Texte cité.
···

IX. La seconde classe se compose d’hommes abîmés de dettes, mais ambitieux de pouvoir. Ils veulent dominer à tout prix. Sans espoir d’obtenir les honneurs, tant que la république sera tranquille, ils comptent s’y élever à la faveur des troubles. Je leur donnerai un seul conseil, et c’est le même que je donne à tous les autres. Qu’ils renoncent à l’espérance de voir leurs projets s’accomplir. Le premier obstacle, c’est moi, qu’ils trouveront partout pour sauver l’État et réprimer leurs complots ; ensuite, le courage des gens de bien, leur union, leur nombre immense, et de grandes forces militaires ; enfin, les dieux en qui ce peuple invincible, ce glorieux empire et cette reine des cités, ont, contre les attentats du crime, d’immortels protecteurs. Et quand ils obtiendraient ce qu’ils convoitent avec tant de fureur, quand la vue de Rome en cendres, inondée du sang des citoyens, assouvirait leurs exécrables désirs, est-ce donc au milieu de ces débris qu’ils espèrent être consuls, dictateurs, ou même rois ? Ils ne voient pas qu’ils désirent un pouvoir qu’il leur faudrait céder, s’ils l’obtenaient, à quelque esclave échappé des fers, ou à quelque gladiateur.

···

Données sources:
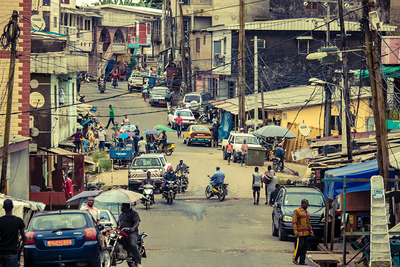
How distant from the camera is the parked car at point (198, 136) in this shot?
4125cm

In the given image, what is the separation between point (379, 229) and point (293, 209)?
15.4ft

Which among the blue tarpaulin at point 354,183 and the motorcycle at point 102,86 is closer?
the blue tarpaulin at point 354,183

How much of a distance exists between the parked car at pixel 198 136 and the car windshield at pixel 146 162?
13053 mm

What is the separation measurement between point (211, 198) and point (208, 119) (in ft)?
76.5

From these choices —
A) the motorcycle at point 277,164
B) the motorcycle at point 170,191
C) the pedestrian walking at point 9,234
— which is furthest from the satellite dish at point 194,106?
the pedestrian walking at point 9,234

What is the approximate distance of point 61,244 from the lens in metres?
11.1

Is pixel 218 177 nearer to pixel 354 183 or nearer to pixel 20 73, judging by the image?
pixel 20 73

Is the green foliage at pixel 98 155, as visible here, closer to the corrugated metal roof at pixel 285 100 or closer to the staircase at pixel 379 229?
the corrugated metal roof at pixel 285 100

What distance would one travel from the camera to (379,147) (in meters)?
14.0

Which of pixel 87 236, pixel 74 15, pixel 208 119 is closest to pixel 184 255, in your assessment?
pixel 87 236

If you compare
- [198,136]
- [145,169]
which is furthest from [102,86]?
[145,169]

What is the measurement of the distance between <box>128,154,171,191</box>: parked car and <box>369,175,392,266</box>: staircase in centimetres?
1554

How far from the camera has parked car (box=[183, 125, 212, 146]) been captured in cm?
4125

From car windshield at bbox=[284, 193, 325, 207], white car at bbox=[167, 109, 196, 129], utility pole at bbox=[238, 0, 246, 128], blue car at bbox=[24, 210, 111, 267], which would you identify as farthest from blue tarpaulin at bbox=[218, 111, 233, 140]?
blue car at bbox=[24, 210, 111, 267]
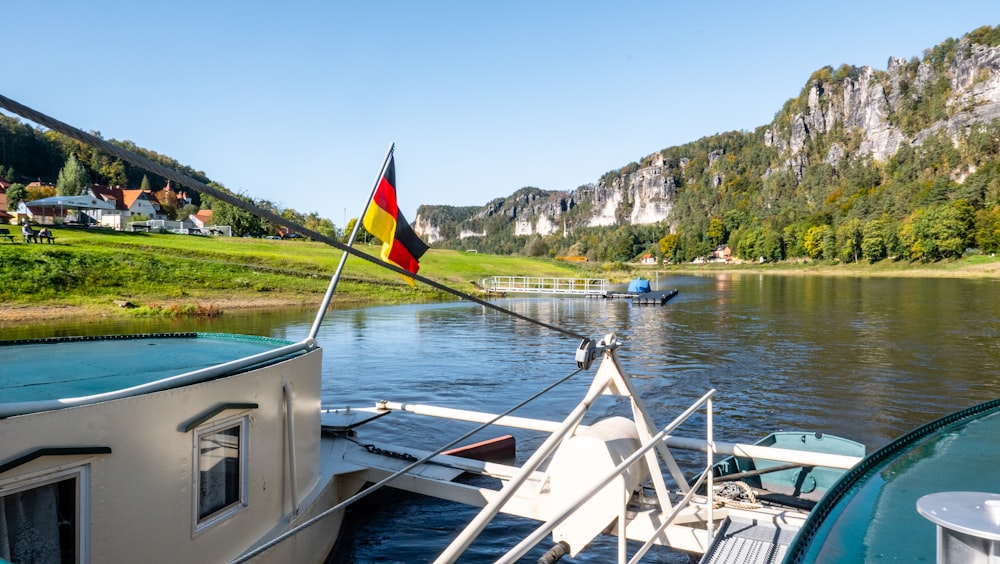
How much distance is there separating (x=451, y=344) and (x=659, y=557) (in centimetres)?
2297

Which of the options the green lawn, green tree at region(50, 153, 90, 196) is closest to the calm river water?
the green lawn

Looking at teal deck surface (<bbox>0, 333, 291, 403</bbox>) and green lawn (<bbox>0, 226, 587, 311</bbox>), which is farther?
green lawn (<bbox>0, 226, 587, 311</bbox>)

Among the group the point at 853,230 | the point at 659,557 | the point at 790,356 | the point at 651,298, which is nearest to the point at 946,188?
the point at 853,230

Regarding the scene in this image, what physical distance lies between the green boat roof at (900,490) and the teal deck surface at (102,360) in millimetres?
5591

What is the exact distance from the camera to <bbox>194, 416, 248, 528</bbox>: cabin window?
5953 mm

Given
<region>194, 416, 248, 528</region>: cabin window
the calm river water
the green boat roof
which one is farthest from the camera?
the calm river water

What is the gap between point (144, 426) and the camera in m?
5.27

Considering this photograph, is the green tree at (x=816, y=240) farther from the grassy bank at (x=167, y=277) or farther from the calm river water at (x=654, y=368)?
the grassy bank at (x=167, y=277)

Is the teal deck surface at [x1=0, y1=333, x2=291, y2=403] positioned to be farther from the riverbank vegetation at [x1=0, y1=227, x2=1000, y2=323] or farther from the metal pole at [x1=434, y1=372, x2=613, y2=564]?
the riverbank vegetation at [x1=0, y1=227, x2=1000, y2=323]

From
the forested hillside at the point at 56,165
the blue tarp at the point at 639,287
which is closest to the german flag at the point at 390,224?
the blue tarp at the point at 639,287

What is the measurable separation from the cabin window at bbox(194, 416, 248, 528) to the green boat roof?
5.15m

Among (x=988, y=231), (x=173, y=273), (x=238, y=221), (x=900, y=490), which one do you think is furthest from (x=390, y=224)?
(x=988, y=231)

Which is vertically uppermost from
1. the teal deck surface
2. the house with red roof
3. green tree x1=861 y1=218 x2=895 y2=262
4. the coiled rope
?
the house with red roof

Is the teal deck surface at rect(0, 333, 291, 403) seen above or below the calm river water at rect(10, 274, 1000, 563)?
above
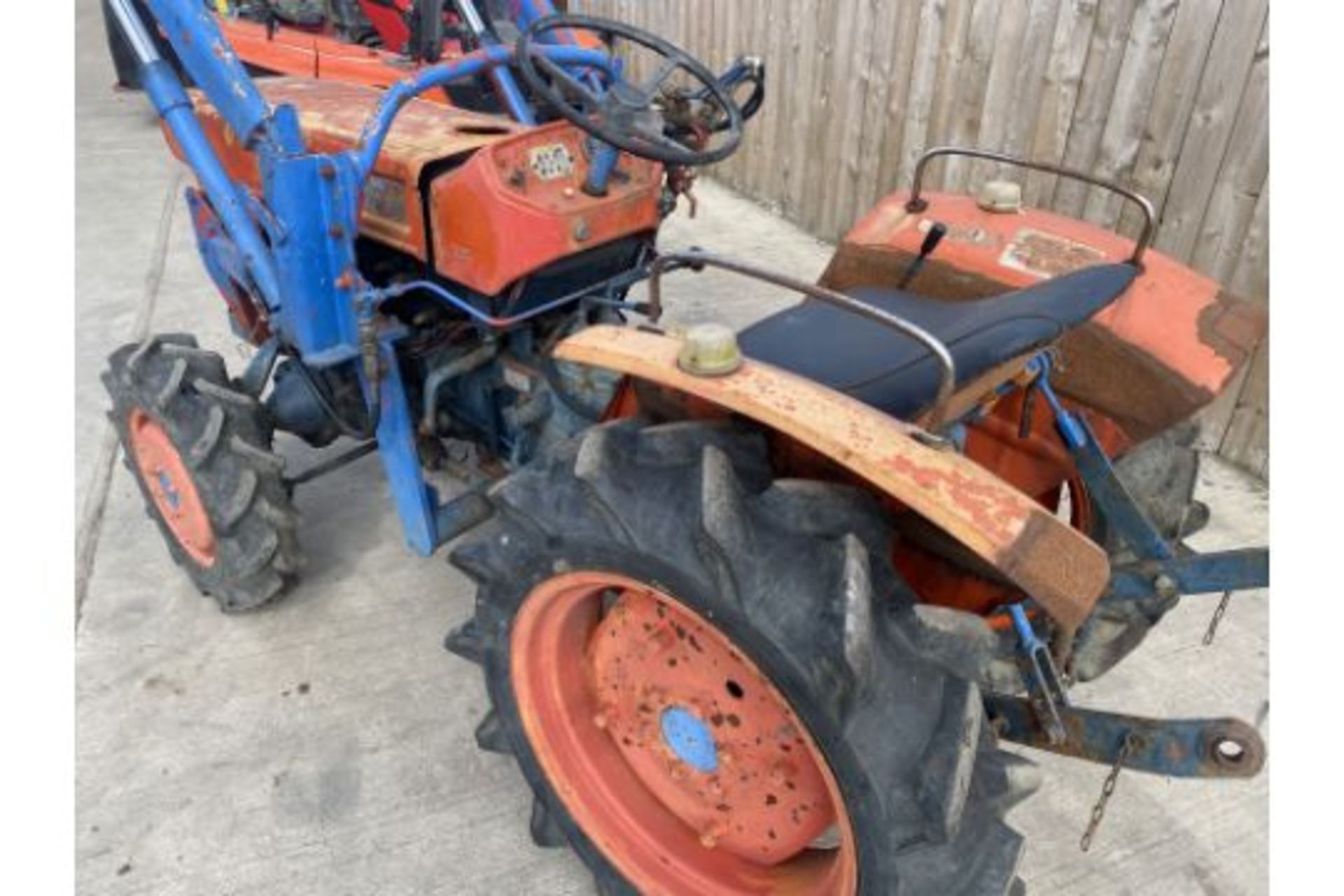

···

Consigne.
Répondez à ces questions sur le texte cité :
(a) De quels hommes se compose la seconde classe ?
(b) Quels titres ces hommes espèrent-ils obtenir au milieu des débris ?
(c) À qui le texte dit-il qu'ils devraient céder le pouvoir s'ils l'obtenaient ?

Réponse.
(a) D'hommes abîmés de dettes, mais ambitieux de pouvoir.
(b) Consuls, dictateurs, ou même rois.
(c) À quelque esclave échappé des fers, ou à quelque gladiateur.